There is a long history of spatial regression analysis where it is important to accommodate the spatial correlations among the responses from neighboring locations for any valid inferences. Among numerous modeling approaches, the so-called spatial auto-regression (SAR) model in a linear setup, and the conditional auto-regression (CAR) model in a binary setup, are widely used. For spatial binary analysis, there exists two other competitive approaches, namely the bivariate probit models (BPM) based composite likelihood approach using local lattices; and a ‘Working’ correlations based QL (quasi-likelihood) (WCQL) approach. These correlation models, however, fail to accommodate both within and between correlations among spatial families, where a spatial family is naturally formed within a threshold distance of a selected location, and the member locations between two neighboring families may also be correlated. In this paper, we exploit this latter two-ways, within and between correlations among spatial families and develop a unified correlation model for all exponential family based such as linear, count or binary data. We further exploit the proposed correlation structure based generalized quasi-likelihood (GQL) and method of moments (MM) approaches for model parameters estimation. As far as the estimation properties are concerned, because in practice one encounters a large spatial sample, we make sure that the proposed GQL and MM estimators are consistent.

空间回归分析有很长的历史，其中重要的是要适应来自相邻位置的响应之间的空间相关性，以获得任何有效的推断。在众多建模方法中，线性设置中的所谓空间自回归 (SAR) 模型和二元设置中的条件自回归 (CAR) 模型被广泛使用。
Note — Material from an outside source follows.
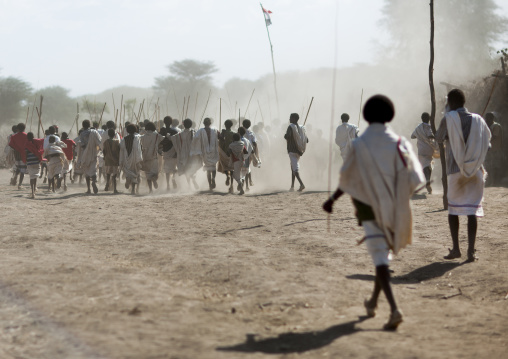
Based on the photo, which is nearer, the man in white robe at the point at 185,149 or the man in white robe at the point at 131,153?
the man in white robe at the point at 131,153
对于空间二元分析，还有另外两种竞争方法，即使用局部格的基于双变量概率模型 (BPM) 的复合似然方法；和基于“工作”相关性的 QL（准似然）（WCQL）方法。然而，这些相关模型无法适应空间族之间的相关性内部和之间的相关性，其中空间族是在选定位置的阈值距离内自然形成的，并且两个相邻家族之间的成员位置也可能相关。在本文中，我们利用后两种方式，空间族之间的相关性内部和之间的相关性，并为所有基于指数族（例如线性、计数或二进制数据）开发统一的相关性模型。我们进一步利用所提出的基于相关结构的广义拟似然（GQL）和矩量法（MM）方法进行模型参数估计。就估计属性而言，因为在实践中遇到大空间样本，我们确保建议的 GQL 和 MM 估计量是一致的。空间族之间的相关性内部和之间的相关性，并为所有基于线性、计数或二进制数据的指数族开发统一的相关模型。我们进一步利用所提出的基于相关结构的广义拟似然（GQL）和矩量法（MM）方法进行模型参数估计。就估计属性而言，因为在实践中遇到大空间样本，我们确保建议的 GQL 和 MM 估计量是一致的。空间族之间的相关性内部和之间的相关性，并为所有基于指数族（例如线性、计数或二进制数据）开发统一的相关性模型。我们进一步利用所提出的基于相关结构的广义拟似然（GQL）和矩量法（MM）方法进行模型参数估计。就估计属性而言，因为在实践中遇到大空间样本，我们确保建议的 GQL 和 MM 估计量是一致的。